In the barn owl and chicken, the bilateral projection from NM to NL conforms to the requirements of the Jeffress model. In the barn owl, NM axons innervate dorsoventral arrays of neurons in NL in a sequential fashion. For each frequency band, recordings from these interdigitating ipsilateral and contralateral axons show regular changes in delay with depth in NL (Carr and Konishi 1990). These conduction delays are similar to the ±250 μs range of ITDs available to the barn owl (von Campenhausen and Wagner 2006).

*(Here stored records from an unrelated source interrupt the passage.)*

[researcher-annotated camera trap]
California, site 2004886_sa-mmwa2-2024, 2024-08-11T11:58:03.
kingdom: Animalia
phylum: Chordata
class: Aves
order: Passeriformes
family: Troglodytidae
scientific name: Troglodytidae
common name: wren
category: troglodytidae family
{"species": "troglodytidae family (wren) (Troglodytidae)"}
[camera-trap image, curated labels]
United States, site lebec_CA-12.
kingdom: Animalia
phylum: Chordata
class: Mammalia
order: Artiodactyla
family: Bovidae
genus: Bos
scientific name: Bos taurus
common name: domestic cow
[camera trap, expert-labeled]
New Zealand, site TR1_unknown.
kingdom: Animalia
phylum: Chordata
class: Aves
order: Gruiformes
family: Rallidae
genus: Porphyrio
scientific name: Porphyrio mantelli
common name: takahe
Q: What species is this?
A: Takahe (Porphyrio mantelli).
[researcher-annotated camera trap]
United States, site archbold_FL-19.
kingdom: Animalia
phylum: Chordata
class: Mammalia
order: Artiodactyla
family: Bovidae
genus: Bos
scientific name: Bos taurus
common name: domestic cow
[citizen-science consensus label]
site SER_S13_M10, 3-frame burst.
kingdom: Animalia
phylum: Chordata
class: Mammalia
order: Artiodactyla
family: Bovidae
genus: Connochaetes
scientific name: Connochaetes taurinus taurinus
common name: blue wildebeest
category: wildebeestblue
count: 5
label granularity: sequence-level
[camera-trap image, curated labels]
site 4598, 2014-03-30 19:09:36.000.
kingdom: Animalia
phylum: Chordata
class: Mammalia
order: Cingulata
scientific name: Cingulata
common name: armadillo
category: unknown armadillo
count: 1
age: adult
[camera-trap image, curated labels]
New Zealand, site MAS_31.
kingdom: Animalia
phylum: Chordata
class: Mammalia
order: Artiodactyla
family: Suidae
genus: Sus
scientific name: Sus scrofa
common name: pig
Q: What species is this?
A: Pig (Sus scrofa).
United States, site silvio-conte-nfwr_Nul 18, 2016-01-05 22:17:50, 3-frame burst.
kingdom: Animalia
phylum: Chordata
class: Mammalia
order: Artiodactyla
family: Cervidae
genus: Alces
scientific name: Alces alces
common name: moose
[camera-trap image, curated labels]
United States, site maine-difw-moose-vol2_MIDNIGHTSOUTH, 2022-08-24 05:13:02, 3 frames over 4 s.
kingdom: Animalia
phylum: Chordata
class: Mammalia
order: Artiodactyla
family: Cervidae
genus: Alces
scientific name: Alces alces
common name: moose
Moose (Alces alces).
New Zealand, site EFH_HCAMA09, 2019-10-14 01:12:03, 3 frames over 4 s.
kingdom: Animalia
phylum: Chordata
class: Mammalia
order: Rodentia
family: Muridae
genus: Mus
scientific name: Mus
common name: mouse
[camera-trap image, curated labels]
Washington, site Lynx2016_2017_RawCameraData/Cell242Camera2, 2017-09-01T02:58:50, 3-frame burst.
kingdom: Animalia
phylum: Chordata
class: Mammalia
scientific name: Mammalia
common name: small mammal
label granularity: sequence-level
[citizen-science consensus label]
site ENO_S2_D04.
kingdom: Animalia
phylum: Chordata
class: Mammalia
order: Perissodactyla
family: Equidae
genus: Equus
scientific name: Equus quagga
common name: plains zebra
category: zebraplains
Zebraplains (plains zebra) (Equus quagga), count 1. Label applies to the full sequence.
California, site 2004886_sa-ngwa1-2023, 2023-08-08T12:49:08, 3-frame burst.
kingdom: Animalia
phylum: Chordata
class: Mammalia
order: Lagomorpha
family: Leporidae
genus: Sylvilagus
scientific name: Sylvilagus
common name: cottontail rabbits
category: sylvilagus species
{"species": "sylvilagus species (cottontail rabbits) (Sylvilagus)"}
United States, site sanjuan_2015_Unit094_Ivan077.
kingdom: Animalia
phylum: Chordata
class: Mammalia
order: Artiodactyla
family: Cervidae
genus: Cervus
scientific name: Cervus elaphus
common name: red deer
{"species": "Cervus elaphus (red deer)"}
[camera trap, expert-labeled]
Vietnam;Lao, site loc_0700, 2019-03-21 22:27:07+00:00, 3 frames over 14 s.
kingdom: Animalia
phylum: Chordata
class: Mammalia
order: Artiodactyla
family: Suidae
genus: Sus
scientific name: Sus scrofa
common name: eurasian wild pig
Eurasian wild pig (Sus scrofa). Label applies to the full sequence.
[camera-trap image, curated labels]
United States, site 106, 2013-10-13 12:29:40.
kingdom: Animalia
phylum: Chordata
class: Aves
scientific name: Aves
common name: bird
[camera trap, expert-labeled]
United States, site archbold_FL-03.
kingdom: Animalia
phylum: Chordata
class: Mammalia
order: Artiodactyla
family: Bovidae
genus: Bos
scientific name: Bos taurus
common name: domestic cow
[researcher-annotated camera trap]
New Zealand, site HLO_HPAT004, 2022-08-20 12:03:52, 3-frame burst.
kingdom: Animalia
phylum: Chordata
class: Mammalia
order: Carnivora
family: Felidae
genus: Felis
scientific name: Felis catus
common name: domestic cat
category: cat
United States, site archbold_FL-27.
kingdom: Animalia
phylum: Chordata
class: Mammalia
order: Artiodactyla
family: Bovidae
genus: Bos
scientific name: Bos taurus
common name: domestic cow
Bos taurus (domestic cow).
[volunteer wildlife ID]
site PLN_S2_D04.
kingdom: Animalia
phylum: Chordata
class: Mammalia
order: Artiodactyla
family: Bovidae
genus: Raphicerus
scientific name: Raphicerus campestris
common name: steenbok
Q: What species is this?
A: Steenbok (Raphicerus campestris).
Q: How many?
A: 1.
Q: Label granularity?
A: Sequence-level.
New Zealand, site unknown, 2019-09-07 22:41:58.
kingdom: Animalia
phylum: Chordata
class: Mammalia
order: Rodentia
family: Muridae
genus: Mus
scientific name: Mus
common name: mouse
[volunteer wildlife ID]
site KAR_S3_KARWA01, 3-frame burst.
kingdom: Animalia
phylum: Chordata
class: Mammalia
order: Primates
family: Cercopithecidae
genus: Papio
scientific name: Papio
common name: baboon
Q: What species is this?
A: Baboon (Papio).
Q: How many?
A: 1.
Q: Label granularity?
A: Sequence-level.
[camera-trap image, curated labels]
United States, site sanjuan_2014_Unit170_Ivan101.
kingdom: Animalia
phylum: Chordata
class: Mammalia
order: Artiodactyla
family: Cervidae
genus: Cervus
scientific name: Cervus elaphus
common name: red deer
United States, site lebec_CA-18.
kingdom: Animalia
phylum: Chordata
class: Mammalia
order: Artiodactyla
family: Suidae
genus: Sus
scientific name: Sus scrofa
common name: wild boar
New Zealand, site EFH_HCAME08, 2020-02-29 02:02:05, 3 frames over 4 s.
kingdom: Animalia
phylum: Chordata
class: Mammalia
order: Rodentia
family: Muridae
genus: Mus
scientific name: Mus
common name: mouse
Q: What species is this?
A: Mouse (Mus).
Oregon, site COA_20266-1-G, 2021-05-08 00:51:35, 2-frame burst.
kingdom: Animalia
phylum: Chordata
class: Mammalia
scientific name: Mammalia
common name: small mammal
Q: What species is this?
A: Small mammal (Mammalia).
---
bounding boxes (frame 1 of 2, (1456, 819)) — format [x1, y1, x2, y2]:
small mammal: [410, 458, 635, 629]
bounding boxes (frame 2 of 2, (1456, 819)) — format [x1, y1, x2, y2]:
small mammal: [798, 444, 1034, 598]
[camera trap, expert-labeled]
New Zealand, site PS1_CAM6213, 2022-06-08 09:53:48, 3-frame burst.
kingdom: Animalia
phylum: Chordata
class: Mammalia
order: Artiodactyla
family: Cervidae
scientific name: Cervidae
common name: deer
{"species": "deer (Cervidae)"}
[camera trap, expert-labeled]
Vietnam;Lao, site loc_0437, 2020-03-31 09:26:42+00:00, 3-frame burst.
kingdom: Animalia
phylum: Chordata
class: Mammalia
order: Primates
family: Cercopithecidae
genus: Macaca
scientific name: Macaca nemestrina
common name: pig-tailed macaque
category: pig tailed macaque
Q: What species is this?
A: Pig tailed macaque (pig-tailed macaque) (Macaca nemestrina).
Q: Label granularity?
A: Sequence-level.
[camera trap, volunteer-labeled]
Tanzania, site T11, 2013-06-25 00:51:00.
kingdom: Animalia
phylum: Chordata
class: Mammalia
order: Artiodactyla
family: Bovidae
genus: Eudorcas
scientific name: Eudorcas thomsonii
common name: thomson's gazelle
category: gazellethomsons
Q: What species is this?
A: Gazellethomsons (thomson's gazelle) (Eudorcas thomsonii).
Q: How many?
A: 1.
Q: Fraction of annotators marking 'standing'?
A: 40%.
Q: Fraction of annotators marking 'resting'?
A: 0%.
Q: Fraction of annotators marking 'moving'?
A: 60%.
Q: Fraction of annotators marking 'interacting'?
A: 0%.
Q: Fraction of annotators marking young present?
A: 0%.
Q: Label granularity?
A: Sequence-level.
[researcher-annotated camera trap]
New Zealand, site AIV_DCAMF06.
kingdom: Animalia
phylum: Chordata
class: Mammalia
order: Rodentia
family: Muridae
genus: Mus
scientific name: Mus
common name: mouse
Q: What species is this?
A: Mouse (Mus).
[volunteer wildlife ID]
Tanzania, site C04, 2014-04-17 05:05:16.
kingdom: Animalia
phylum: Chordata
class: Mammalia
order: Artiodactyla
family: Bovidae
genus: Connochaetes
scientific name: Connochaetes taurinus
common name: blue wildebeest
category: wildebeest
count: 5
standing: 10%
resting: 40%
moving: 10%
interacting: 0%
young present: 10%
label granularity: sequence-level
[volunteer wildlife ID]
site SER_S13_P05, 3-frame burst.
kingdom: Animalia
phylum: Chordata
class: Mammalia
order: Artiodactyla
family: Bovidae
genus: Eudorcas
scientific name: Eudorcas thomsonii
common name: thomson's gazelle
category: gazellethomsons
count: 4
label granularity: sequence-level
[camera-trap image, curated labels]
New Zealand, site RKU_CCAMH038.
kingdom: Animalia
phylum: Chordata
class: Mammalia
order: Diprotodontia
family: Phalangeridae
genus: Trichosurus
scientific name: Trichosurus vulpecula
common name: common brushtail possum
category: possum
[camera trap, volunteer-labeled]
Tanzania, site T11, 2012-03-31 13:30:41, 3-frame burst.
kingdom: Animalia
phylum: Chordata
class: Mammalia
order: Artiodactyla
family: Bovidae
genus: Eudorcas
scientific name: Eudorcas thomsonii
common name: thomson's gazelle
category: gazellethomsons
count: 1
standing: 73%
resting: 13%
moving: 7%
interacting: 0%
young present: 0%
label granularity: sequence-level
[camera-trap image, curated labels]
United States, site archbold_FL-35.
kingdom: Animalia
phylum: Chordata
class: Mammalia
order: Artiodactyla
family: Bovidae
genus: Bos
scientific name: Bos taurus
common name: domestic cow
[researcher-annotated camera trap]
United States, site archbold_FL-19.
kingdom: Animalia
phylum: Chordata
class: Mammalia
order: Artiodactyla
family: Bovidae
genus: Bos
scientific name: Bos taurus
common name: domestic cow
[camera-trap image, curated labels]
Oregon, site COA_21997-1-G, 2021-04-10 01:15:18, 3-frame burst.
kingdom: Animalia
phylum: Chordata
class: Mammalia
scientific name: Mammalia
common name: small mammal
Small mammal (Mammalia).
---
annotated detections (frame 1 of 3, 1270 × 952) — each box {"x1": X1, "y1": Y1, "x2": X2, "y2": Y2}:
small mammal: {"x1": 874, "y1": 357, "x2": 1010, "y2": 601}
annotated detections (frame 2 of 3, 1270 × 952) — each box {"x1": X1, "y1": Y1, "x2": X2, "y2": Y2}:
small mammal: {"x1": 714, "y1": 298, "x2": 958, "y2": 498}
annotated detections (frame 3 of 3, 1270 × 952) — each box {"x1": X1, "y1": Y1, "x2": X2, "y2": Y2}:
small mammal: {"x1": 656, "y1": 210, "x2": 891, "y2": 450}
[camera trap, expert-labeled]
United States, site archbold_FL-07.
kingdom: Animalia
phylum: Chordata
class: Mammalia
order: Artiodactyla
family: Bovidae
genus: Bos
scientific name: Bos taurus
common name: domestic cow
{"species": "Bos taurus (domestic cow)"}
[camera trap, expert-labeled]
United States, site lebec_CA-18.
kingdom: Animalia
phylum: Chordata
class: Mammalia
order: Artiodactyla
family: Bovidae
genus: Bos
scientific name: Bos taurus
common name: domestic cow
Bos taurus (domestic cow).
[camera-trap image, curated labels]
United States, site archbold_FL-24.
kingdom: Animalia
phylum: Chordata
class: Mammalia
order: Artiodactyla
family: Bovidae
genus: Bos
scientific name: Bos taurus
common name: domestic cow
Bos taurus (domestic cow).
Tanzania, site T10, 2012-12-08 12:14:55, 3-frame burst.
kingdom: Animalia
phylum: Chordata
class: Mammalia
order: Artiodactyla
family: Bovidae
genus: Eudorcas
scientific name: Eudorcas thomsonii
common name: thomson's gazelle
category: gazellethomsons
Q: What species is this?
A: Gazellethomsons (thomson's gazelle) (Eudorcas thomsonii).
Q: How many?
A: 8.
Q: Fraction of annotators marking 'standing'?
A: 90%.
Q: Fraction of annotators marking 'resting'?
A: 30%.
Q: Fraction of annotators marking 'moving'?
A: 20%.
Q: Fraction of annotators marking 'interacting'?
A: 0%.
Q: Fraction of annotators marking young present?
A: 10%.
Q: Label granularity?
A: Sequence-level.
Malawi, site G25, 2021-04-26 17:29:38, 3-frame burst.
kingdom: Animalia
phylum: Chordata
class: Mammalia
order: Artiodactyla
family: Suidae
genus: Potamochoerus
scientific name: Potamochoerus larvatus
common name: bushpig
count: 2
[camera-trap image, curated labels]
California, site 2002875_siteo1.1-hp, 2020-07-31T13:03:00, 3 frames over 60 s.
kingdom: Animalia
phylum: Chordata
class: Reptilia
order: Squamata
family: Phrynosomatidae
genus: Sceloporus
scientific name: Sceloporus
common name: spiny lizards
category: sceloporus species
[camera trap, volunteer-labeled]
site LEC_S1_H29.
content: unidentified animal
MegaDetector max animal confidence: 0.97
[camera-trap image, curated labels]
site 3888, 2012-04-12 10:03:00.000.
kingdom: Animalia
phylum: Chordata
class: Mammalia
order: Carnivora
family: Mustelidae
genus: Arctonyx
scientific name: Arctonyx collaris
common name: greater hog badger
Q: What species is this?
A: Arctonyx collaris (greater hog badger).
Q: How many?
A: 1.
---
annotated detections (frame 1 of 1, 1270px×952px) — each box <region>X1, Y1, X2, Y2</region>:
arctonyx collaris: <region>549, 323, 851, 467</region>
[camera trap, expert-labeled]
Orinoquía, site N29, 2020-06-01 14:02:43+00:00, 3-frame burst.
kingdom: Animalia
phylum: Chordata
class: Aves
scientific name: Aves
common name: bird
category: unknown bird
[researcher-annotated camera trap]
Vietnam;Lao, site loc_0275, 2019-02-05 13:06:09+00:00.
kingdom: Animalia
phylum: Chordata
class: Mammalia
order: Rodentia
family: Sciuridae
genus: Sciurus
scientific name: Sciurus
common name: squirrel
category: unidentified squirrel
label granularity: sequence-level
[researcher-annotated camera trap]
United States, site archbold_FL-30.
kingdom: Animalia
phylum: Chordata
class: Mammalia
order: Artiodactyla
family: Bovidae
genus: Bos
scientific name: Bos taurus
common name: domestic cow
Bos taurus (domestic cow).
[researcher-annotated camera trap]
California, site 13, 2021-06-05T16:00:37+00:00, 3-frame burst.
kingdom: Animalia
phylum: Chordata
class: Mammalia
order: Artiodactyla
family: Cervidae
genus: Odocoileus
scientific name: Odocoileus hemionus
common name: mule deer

The delay-line circuit in the chicken is organized on the same plan as the circuit described for the barn owl, except that the chicken NL is not a large nucleus, but a monolayer of bipolar cells oriented in the mediolateral dimension of the brainstem (Parks and Rubel 1975; Young and Rubel 1983; Seidl et al. 2010). In the barn owl and chicken, NL cells receive input from the ipsilateral NM axons, which splay out to innervate NL neurons with approximately equal lengths to each cell, so that ipsilateral inputs arrive fairly simultaneously along the mediolateral extent of NL. The contralateral axons act as delay lines; each axon runs along the ventral surface of NL, giving off collateral branches in the nucleus. Patterns of axons in the cat medial superior olive are very similar to those of the chicken, in that axons from the contralateral ventral cochlear nucleus project across the rostrocaudal axis of the nucleus, while the ipsilateral axons form a less organized projection (Smith et al. 1993; Beckius et al. 1999). The advantage of electrophysiology in birds is that NL is fairly straight and delays can therefore be mapped within a single tonotopic band. We therefore were able to measure delays with a high enough precision to determine how continuous maps of IPD are formed. We found that the three-dimensional network of delays representing response latencies is well suited for the derivation of IPDs by coincidence detection, with long delays in the dorsoventral dimension and short delays in the mediolateral dimension.